A few recipes


Here are some of the things we’ve eaten the past couple days. For my birthday, we had homemade pizza. It was awesome! Here is the recipe for the crust, courtesy of my friend Michelle B.

1 pkg dry yeast (1 TBS)
1 tsp sugar
1 c warm water
Approx 2 c flour
1 tsp salt
1 TBS olive oil

Mix – add more flour until dough is not sticky. Knead until smooth, adding more flour as needed Stretch into a greased and floured 9×13 pan (this is the easiest – you can also separate it into 2, 12″ pans). No need to allow to rise. Add toppings.

Bake at 400 degrees for 15-20 minutes. Keep an eye on it.

This dough was super. We used a can of tomato puree (sauce) and added some oregano and fresh garlic for the sauce. That was quite tasty as well. Top as you like!

A kind of funny side note. Today I decided to use the rest of the sauce to make noodles for me and the kids. I made the noodles, grated some more parm cheese, got the sauce ready and was prepared to have a lovely lunch. I walked outside with my bowl and hear both kids complaining inside that the food was gross. Seriously, not again. They are such whiners. Then I took a bite and It. Was. Horrible. Seriously. It was bad. I think that the fresh garlic maybe got a little rancid or something, but it was so bad. We dumped it all out. Nasty.

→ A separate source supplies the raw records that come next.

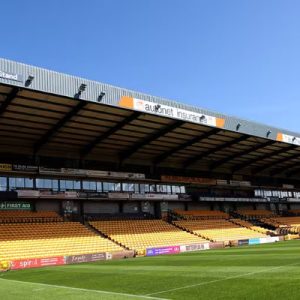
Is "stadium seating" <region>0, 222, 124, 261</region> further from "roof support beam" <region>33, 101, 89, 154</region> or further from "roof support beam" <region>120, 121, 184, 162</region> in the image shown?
"roof support beam" <region>120, 121, 184, 162</region>

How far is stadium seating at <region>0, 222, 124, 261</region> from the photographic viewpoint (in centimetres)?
3151

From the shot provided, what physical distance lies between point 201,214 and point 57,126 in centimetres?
2681

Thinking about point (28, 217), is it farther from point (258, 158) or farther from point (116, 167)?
point (258, 158)

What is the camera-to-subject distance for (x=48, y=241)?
34.8 m

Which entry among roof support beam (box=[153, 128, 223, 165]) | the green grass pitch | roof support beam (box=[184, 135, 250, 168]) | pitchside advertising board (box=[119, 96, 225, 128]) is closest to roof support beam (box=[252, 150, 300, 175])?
roof support beam (box=[184, 135, 250, 168])

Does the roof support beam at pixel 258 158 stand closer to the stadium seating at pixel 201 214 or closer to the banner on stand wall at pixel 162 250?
the stadium seating at pixel 201 214

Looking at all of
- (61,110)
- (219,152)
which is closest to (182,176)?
(219,152)

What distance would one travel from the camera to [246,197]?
204 ft

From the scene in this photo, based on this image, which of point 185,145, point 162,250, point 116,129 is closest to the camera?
point 162,250

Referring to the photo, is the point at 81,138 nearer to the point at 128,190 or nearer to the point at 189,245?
the point at 128,190

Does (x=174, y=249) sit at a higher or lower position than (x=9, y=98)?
lower

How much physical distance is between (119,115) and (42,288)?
2101cm

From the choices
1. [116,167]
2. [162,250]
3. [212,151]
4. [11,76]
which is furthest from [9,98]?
[212,151]

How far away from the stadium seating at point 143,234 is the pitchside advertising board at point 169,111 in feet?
38.8
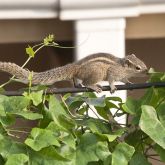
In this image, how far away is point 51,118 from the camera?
5.98ft

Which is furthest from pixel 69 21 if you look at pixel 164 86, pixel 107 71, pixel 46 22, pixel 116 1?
pixel 164 86

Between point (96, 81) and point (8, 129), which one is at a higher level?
point (8, 129)

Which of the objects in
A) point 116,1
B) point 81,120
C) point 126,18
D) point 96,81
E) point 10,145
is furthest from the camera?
point 126,18

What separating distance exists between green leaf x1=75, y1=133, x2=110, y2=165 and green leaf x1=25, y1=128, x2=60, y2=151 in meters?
0.09

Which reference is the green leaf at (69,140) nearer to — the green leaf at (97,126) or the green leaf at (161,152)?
the green leaf at (97,126)

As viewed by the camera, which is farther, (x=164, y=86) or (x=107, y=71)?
(x=107, y=71)

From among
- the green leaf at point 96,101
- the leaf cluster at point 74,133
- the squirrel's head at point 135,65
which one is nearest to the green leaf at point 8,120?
the leaf cluster at point 74,133

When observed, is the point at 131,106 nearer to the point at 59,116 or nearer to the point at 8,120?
the point at 59,116

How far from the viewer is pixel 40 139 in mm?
1736

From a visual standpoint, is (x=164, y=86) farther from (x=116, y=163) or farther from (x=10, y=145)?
(x=10, y=145)

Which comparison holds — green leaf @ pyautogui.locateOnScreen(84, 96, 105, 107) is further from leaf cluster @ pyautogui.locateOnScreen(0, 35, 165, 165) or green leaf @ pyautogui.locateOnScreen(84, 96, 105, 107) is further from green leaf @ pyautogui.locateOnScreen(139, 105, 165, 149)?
green leaf @ pyautogui.locateOnScreen(139, 105, 165, 149)

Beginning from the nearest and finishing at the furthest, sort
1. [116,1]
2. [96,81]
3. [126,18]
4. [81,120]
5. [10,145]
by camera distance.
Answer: [10,145], [81,120], [96,81], [116,1], [126,18]

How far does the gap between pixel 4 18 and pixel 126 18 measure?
2.74 feet

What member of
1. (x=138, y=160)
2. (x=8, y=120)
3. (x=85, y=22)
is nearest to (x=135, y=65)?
(x=85, y=22)
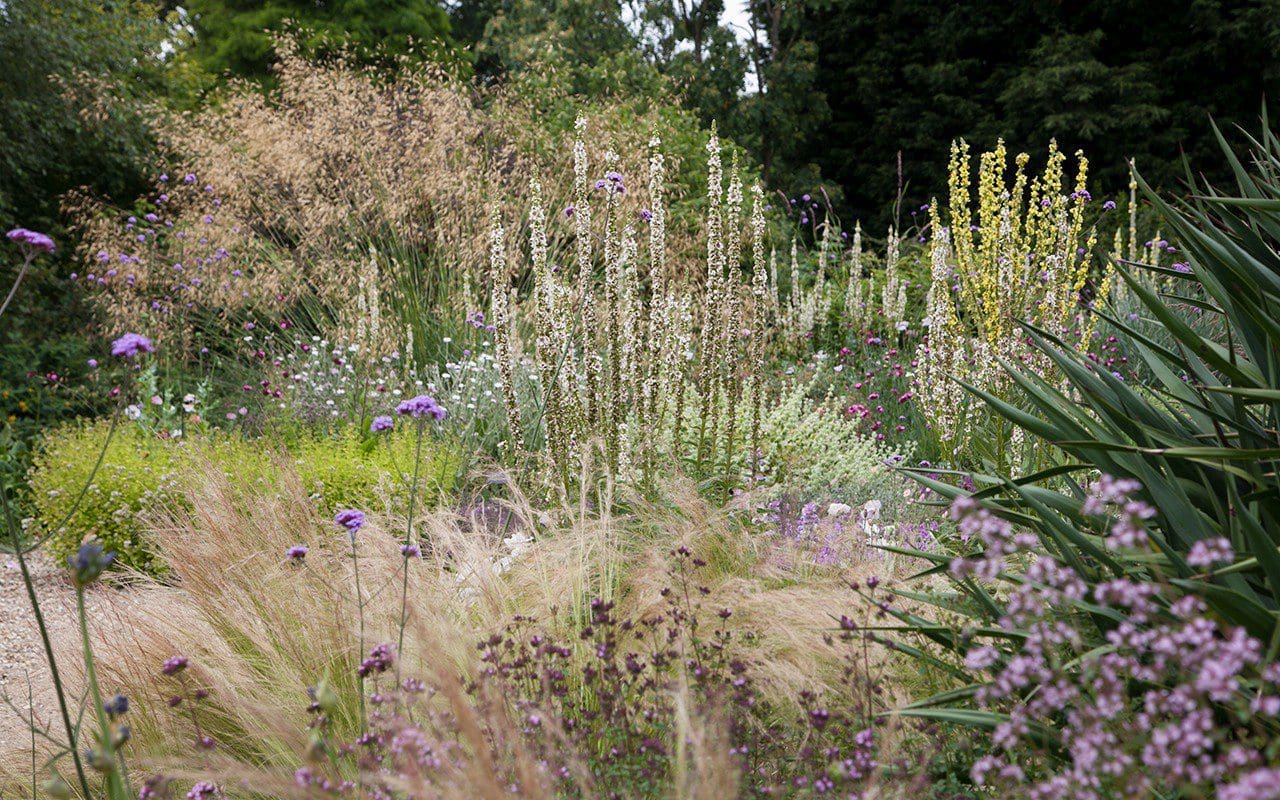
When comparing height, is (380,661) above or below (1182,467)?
below

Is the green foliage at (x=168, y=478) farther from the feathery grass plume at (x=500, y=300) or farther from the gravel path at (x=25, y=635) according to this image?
the feathery grass plume at (x=500, y=300)

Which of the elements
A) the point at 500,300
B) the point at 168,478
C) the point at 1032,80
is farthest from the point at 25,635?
the point at 1032,80

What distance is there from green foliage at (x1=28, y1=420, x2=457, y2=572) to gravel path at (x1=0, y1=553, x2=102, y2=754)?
0.22m

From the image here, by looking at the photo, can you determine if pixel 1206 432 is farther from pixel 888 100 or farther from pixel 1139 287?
pixel 888 100

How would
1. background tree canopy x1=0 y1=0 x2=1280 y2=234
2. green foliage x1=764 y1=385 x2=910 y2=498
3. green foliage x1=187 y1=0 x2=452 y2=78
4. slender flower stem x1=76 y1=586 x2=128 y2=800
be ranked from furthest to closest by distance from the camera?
green foliage x1=187 y1=0 x2=452 y2=78 → background tree canopy x1=0 y1=0 x2=1280 y2=234 → green foliage x1=764 y1=385 x2=910 y2=498 → slender flower stem x1=76 y1=586 x2=128 y2=800

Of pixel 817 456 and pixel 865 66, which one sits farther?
pixel 865 66

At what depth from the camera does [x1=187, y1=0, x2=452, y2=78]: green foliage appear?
21.0 m

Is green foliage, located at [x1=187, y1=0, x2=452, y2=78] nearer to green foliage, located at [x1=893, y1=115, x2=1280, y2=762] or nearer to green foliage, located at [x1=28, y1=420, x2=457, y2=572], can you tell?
green foliage, located at [x1=28, y1=420, x2=457, y2=572]

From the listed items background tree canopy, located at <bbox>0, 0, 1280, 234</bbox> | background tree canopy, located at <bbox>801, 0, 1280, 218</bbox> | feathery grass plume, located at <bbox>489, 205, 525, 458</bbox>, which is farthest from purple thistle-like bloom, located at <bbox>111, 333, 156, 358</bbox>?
background tree canopy, located at <bbox>801, 0, 1280, 218</bbox>

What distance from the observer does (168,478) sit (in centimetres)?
538

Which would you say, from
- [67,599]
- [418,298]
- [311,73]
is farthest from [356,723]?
[311,73]

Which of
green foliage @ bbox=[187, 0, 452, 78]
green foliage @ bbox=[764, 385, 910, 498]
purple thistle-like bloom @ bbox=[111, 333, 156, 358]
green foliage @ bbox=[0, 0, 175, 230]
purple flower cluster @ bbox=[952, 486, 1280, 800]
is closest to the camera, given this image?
purple flower cluster @ bbox=[952, 486, 1280, 800]

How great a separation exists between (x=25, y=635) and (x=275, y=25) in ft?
63.2

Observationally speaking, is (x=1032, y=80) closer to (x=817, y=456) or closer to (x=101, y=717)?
(x=817, y=456)
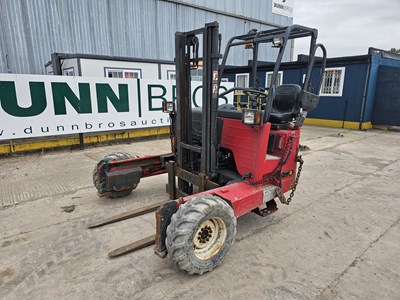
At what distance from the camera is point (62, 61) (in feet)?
36.1

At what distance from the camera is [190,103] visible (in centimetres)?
385

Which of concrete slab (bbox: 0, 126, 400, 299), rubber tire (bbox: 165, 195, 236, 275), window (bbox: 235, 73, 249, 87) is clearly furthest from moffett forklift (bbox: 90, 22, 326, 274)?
window (bbox: 235, 73, 249, 87)

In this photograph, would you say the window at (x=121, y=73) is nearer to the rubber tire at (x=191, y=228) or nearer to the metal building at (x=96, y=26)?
the metal building at (x=96, y=26)

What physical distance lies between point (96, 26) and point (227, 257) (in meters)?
15.8

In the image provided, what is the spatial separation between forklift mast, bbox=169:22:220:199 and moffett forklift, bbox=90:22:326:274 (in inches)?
0.5

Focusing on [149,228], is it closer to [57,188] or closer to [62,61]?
[57,188]

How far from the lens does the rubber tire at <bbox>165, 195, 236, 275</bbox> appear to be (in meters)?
2.45

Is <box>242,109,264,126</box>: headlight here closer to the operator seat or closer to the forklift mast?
the forklift mast

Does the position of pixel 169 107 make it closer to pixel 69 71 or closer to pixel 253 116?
pixel 253 116

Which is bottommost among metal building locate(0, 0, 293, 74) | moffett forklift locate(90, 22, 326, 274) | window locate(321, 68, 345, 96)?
moffett forklift locate(90, 22, 326, 274)

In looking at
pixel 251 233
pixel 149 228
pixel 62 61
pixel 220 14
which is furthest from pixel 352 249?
pixel 220 14

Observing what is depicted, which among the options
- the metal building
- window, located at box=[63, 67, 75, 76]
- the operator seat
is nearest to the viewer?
the operator seat

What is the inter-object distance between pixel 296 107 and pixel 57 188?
4.28 m

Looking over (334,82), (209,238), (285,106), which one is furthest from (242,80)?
(209,238)
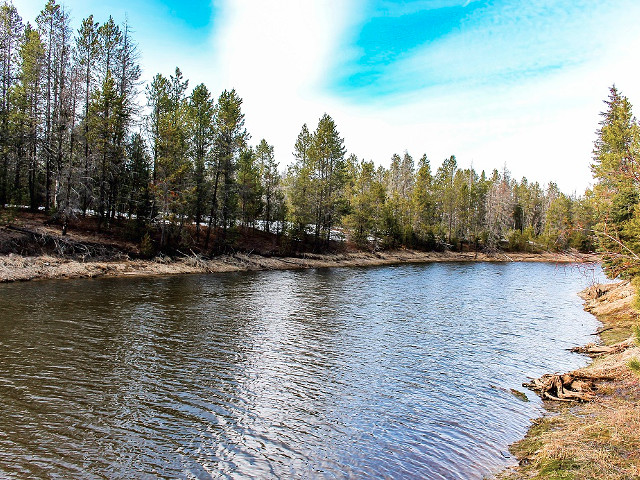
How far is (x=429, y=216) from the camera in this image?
83625mm

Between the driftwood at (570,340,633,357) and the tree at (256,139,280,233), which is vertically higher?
the tree at (256,139,280,233)

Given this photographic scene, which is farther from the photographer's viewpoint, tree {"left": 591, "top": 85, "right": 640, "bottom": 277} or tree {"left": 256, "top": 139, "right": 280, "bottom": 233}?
tree {"left": 256, "top": 139, "right": 280, "bottom": 233}

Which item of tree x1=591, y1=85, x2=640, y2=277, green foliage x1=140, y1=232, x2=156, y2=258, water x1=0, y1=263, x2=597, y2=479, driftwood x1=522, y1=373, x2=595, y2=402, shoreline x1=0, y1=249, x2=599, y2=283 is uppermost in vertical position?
tree x1=591, y1=85, x2=640, y2=277

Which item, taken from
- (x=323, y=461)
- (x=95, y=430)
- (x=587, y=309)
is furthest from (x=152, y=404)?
(x=587, y=309)

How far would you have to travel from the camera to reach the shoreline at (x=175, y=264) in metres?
29.3

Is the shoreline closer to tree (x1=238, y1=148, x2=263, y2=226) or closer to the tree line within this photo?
the tree line

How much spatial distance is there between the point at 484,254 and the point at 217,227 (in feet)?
200

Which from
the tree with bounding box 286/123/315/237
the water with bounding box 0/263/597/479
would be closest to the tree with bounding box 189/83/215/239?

So last night was great, lunch was gross and then I had big plans for dinner tonight: BBQ chicken and fresh homemade rolls. Here is the recipe for the rolls, also from Michelle.

No-Knead Rolls
2 cups warm water (105 to 115 degrees)
·  2 packages (1/4 ounce each) active dry yeast
·  1/4 cup sugar
·  4 tablespoons butter, melted, plus more for pan and brushing
·  2 large eggs, lightly beaten
·  1 1/2 teaspoons salt
·  6 cups all-purpose flour (spooned and leveled), plus more for shaping dough
Directions
  1. Pour warm water into a large bowl; sprinkle with yeast, and let stand until foamy, about 5 minutes.
  2. Add sugar, butter, eggs, and salt; whisk to combine. Add flour; mix until incorporated and a sticky dough forms. Brush top of dough with butter; cover bowl with plastic wrap, and set aside in a warm place until dough has doubled in bulk, about 1 hour.
  3. Turn dough out onto a well-floured work surface. With floured hands, roll dough into a thick log. Cut into 18 equal pieces (halve log, cut each half in thirds, then cut each piece into thirds again).
  4. Brush a 9-by-13-inch baking pan with butter. One at a time, flatten each piece of dough, then fold edges toward the center, pressing to secure, until a smooth ball forms. Place dough balls in prepared baking pan, smooth side up (you should have 3 rows of 6). Cover loosely with plastic wrap, and let rise in a warm place until doubled in bulk, 30 to 40 minutes. (Alternatively, refrigerate, at least 4 hours and up to 1 day.)
  5. Preheat oven to 400 degrees. Remove plastic wrap; brush rolls with butter. Bake until golden and rolls sound hollow when tapped on bottom, 35 to 40 minutes (tent with aluminum foil if browning too quickly). Pull rolls apart, and serve warm
Apparently a convection oven cooks bread MUCH faster. I checked the rolls after about 15 minutes and they were dark brown on top. I took them out to cover them with foil and realized they already sounded hollow, so I dumped them onto a plate and, sure enough, they were done. They were ok, but the crumb (I think that’s the right word) was not right. Kind of a too dry. Some of my measurements might have been a tad bit off, but I’m doing the best I can!
I had made a bbq sauce from a Reader’s Digest magazine. It was from Paula Deen’s sons. Sorry Paula, but your boys are NOT you! It was just too sweet and tangy. So, if anyone has a good recipe for bbq sauce, send it my way!  Part of the problem could just be that the ingredients out here, even though they say they are the same thing (molasses, ketchup…) might just be a little different than what you’d get in the states. Who knows?
The kids really liked the bread, Tyson liked the chicken, and Jori ate it because I told her she’d be heading right to bed if she whined about the food. Darin was not here to enjoy dinner with us because he is off helping to fight a fire in the veld. Not sure when he’ll be home.

Comments

Chanell said…
This is a BBQ recipe from a gf of mine...it makes a HUGE batch, but you can store it forever. http://christyvanderwall.blogspot.com/2010_08_01_archive.html
Anonymous said…
my mouth is watering thinking of those rolls... convection does cook faster, here's a couple tips I found online:
If your original conventional recipe baking time is less than 15 minutes, keep the original baking time but reduce the temperature by 25-30 degrees F.
Convection ovens cook 25-30% faster so you can either reduce the baking time or the temperature (10-25 degrees), the website I read suggests doing both.